**EXTRACT PROVIDED**
'''

Obviously, this isn’t perfect and you rarely get the *exact* same makeup. But a good research team will do there best to get as close as possible to that.

Anonymous 0 Comments

Hopefully someone can speak to the details of HOW they do it, but I can at least answer the WHAT part of the question. A study is trying to look for how thing A relates to thing B, but there’s usually also things C-Z that relate to A and/or B. Controlling for those things is trying to take them out of the answer as much as possible to isolate just A and B as best they can.

For example, say I did a study to see if owning a dog made you healthier. I might find that people who own dogs take more walks. To see if it’s really the dog making them healthier, I also want to look at people who do those things and don’t have a dog. Correcting for those variables would be looking at whether people that take as many walks as dog owners but don’t have a dog. The more variables that you can make the same, the better the chance that it’s your studied variable tied to the studied effect.

Anonymous 0 Comments

You simply include/exclude people of particular categories from the dataset and/or measure the effect on just that group of people.

If you identify a statistically significant difference in outcome between groups, you can mathematically subtract this influence from the origninal result in proportion to the relative size of the smaller group within the whole dataset.

Anonymous 0 Comments

Sometimes you know that a group has a certain advantage, so you can correct for that to “get it out of the way”.

'''

**DATA EXTRACT**

'''

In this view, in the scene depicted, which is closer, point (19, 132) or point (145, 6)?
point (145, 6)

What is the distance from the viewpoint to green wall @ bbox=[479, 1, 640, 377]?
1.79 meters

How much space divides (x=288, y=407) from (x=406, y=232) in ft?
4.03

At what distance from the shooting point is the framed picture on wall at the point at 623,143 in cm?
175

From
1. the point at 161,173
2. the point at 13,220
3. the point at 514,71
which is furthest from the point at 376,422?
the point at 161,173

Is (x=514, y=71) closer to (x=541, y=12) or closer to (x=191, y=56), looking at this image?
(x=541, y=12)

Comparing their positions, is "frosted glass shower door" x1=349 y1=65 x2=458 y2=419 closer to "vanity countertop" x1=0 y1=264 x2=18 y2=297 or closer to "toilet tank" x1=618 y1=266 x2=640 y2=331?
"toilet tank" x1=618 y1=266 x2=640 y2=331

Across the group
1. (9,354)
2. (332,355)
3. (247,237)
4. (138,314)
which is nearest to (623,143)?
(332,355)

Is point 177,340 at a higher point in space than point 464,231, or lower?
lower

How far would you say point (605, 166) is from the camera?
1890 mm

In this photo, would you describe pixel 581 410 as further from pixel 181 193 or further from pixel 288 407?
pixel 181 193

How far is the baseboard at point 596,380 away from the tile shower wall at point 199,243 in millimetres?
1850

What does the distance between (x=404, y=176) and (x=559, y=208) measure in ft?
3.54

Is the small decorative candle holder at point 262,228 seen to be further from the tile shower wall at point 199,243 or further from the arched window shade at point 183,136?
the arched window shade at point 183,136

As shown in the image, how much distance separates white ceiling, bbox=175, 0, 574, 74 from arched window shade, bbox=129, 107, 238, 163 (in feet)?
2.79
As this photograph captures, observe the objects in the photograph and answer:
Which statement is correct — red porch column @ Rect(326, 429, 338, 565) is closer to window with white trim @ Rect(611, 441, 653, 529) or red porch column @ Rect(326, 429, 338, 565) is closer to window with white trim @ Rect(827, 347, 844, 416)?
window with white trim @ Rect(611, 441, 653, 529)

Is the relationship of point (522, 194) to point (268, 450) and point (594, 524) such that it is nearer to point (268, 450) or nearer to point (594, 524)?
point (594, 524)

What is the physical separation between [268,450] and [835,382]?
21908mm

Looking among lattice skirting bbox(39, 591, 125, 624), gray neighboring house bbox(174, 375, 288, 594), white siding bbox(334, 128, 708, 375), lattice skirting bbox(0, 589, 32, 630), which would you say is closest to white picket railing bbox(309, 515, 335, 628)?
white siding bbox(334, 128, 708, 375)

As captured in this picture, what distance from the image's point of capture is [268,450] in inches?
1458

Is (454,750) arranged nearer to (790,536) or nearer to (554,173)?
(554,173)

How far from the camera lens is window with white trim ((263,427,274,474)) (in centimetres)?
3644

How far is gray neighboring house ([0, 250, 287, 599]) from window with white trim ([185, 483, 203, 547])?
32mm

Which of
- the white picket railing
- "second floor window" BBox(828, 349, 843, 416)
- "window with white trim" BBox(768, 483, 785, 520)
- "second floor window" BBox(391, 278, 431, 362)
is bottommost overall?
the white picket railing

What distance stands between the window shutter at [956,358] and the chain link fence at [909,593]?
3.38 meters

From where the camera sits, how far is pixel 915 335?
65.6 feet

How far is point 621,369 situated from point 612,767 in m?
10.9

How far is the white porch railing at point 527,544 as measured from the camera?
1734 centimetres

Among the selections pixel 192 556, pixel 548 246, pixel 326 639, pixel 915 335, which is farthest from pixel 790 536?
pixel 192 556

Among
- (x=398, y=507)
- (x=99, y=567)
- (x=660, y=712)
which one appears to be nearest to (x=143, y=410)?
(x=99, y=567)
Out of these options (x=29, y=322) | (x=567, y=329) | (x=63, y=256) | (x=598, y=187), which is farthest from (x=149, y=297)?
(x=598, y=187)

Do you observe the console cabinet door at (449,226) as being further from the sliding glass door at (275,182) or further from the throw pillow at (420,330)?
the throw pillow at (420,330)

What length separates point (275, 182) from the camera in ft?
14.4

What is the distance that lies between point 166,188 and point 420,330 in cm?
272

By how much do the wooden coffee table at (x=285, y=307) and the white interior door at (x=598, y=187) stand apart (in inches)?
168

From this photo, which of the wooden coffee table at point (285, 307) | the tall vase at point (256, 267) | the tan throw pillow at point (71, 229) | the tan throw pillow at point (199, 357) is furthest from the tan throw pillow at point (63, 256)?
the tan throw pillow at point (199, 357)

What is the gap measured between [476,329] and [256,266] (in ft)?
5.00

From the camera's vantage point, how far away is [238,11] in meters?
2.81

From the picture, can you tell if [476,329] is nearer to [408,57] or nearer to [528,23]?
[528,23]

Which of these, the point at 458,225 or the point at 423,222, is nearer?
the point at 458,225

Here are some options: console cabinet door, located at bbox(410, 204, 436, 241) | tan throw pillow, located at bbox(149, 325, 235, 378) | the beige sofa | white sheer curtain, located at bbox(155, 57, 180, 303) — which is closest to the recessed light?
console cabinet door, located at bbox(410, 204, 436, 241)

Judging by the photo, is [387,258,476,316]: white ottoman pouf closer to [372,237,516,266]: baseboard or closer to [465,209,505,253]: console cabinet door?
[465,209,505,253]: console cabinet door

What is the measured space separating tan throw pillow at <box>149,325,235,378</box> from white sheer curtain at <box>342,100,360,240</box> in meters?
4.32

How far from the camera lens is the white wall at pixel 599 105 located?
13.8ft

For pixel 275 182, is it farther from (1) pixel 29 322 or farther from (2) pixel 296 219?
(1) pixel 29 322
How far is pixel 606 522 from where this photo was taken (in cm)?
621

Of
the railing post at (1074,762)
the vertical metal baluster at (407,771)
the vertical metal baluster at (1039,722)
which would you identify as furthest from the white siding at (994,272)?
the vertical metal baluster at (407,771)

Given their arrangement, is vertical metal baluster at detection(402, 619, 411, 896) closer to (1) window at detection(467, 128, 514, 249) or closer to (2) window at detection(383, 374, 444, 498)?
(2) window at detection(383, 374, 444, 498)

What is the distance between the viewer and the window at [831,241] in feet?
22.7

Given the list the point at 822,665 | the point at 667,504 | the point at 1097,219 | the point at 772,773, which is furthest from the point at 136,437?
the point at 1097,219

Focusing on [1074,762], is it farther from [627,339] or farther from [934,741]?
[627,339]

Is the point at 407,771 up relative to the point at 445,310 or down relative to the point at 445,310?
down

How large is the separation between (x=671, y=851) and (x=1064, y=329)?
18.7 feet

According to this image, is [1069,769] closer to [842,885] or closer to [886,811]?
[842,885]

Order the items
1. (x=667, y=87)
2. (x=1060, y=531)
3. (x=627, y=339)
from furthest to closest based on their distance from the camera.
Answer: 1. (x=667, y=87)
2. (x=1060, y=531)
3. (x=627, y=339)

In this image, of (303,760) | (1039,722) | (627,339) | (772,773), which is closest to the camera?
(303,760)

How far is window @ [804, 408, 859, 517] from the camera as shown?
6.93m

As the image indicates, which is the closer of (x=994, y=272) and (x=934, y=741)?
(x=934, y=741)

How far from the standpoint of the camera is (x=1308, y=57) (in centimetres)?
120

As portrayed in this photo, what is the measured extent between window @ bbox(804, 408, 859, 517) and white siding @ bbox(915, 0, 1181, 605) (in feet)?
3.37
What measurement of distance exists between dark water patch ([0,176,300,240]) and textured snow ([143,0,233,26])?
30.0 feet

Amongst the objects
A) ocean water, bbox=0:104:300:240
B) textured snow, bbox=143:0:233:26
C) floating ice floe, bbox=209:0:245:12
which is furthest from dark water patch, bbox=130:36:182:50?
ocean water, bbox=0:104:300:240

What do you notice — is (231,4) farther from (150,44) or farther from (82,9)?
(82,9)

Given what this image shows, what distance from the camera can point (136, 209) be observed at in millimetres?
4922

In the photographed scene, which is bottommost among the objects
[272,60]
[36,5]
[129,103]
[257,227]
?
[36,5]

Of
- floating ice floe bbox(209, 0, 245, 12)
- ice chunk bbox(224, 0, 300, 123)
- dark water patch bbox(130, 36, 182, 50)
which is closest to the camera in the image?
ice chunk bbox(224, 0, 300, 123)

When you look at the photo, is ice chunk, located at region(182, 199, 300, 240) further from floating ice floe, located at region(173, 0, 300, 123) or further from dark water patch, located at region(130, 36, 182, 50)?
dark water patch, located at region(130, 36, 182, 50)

'''

**WHAT YOU WILL DO**
1. For each statement about the forum thread on controlling for variables, answer yes or no and quote the words from the thread that decide it. (a) In the dog example, dog owners are found to take more walks. (b) A statistically significant difference between groups is subtracted in proportion to the size of the larger group. (c) The reply with the dog example says it can answer the HOW part of the question.
2. Extract every line of the records that contains the string "floor", with case counting.
The records have no connection to the forum thread; each was gathered separately.

**SOLUTIONS IN ORDER**
1.
(a) Yes: "I might find that people who own dogs take more walks."
(b) No: "in proportion to the relative size of the smaller group within the whole dataset."
(c) No: "Hopefully someone can speak to the details of HOW they do it, but I can at least answer the WHAT part of the question."

2.
- "second floor window" BBox(828, 349, 843, 416)
- "second floor window" BBox(391, 278, 431, 362)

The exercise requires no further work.